:: TASK OBJECTIVE ::
Below is some data. Retype exactly the lines starting at the one with "A game of chicken: complaints" and ending at the one with "Two types of".

:: INFORMATION SUPPLIED ::
____
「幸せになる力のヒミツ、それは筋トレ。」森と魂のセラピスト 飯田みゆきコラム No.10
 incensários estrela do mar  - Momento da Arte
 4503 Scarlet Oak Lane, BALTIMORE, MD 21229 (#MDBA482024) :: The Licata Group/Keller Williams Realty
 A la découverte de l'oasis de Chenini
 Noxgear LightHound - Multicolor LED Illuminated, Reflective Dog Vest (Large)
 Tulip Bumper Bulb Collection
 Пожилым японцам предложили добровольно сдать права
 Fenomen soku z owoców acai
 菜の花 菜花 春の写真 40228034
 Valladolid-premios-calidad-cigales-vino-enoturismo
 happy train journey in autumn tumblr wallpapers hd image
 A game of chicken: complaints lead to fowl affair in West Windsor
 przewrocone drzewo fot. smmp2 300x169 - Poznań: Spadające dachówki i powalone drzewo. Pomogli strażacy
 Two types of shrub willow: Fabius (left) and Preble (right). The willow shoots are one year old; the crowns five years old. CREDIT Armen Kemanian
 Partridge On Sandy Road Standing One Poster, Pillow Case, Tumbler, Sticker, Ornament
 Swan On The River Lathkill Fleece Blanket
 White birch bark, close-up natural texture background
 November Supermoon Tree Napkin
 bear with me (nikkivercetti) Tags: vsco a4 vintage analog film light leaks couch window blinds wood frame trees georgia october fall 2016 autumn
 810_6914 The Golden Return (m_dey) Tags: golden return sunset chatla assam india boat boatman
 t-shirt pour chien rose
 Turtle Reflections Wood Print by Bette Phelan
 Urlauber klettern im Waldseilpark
____
:: RESULT FOR THIS EXERCISE ::
 A game of chicken: complaints lead to fowl affair in West Windsor
 przewrocone drzewo fot. smmp2 300x169 - Poznań: Spadające dachówki i powalone drzewo. Pomogli strażacy
 Two types of shrub willow: Fabius (left) and Preble (right). The willow shoots are one year old; the crowns five years old. CREDIT Armen Kemanian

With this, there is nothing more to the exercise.